Sealing the carbon cap: why EU climate policy needs an extended ETS

  • 24 March 2021

On December 11 2020, EU Member States (MSs) jointly endorsed one of the world’s most ambitious climate change mitigation targets to date. To that end, an extension of the EU Emissions Trading System (EU ETS) to sectors such as road transport and buildings is currently being considered by the European Commission. If carefully designed, this would provide a powerful, EU-wide, dynamic incentive to reduce emissions efficiently.

The targets that the EU has set for itself are daunting: attaining them will require cutting emissions on an unprecedented scale and speed in the history of EU climate policy. Since 1990, the EU has reduced its greenhouse gas emissions (GHG) at an average pace of 1% per year. By contrast, to achieve the 2030 target, the annual rate of reduction should reach about 4.3% – more than 4 times the pace achieved over the last 30 years based on Eurostat GHG emissions data. This is an enormous task, especially considering the fact that these reductions will have to be delivered by sectors whose emissions have either grown (e.g. road transport, +0.85% per year) or have been reduced at the EU average pace (e.g. buildings heating, -1.18% per year) over that same period.

This makes finding an instrument capable of providing a credible and binding commitment to achieving the 1.5-2°C-compatible carbon budget all the more important. By placing a binding cap on cumulative emissions through 2050, an extended EU ETS would create a quantity-based backstop, ensuring that the EU as a whole does not overshoot the combined carbon budget of all sectors included in it. In addition, it would represent a pan-European tool that could prove invaluable for managing the coordination challenge that reducing emissions across 27 institutionally and economically diverse countries represents.

In this configuration, an EU ETS with extended coverage – and working alongside targeted sector-specific complementary policies – would either (i) deliver additional emissions reduction needed to meet the EU’s carbon budget and not currently mandated by any of the existing EU or MSs policies, or (ii) deliver emissions reduction instead of these policies, should any of these fail.

The political difficulty of an ETS, however, is that it makes the cost of emissions explicit. For instance, every €10/tCO2 increase in the price of CO2 emissions would raise the retail price of a litre of gasoline by about 2.3 cents and of diesel by 2.7 cents. Hence, other policies (e.g. standards-based), whose burden on households and industrial sectors is implicit, have traditionally commanded higher support. There is, however, no free lunch: the fact that the price tag of these policies is not immediately observable does not make it nil. Indeed, it is clear that the hidden cost of ever more stringent standards-based policies cannot remain concealed going forward.

▸ **Stored data**
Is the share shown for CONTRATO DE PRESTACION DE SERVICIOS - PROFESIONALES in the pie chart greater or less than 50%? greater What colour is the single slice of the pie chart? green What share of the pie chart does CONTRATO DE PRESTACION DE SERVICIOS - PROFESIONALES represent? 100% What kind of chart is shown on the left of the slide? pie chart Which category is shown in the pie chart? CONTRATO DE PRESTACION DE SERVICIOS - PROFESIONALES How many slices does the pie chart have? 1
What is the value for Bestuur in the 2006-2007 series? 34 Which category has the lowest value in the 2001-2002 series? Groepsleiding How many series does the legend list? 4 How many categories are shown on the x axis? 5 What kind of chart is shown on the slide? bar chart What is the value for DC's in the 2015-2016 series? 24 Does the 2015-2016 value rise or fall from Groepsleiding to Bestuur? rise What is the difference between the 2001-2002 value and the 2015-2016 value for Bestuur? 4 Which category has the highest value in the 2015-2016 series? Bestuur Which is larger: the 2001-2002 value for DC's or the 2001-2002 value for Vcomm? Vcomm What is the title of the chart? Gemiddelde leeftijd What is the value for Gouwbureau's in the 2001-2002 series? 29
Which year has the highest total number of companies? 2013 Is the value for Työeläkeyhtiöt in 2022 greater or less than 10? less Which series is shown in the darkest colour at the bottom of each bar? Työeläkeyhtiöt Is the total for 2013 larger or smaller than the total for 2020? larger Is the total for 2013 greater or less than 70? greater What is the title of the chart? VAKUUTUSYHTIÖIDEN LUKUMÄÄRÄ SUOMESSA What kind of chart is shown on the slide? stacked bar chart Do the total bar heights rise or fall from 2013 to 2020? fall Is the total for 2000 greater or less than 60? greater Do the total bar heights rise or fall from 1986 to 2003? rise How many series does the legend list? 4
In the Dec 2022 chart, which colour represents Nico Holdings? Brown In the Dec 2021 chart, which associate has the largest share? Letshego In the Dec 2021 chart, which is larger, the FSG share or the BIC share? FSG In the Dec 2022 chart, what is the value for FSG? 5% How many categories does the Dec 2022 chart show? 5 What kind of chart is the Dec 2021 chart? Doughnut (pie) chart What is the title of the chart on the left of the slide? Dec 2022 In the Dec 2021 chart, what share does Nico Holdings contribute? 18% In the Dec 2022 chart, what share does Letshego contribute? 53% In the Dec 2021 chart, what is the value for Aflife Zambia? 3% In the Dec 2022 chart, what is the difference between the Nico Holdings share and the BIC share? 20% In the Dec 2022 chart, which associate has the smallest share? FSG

▸ **Brief 1**
According to the article on extending the EU ETS, at what average annual pace has the EU reduced its greenhouse gas emissions since 1990?
▸ **Brief 2**
Copy everything in the article on extending the EU ETS from "In this configuration, an" down to "of these fail.".

▸ **Answer area 1**
About 1% per year.

▸ **Answer area 2**
In this configuration, an EU ETS with extended coverage – and working alongside targeted sector-specific complementary policies – would either (i) deliver additional emissions reduction needed to meet the EU’s carbon budget and not currently mandated by any of the existing EU or MSs policies, or (ii) deliver emissions reduction instead of these policies, should any of these fail.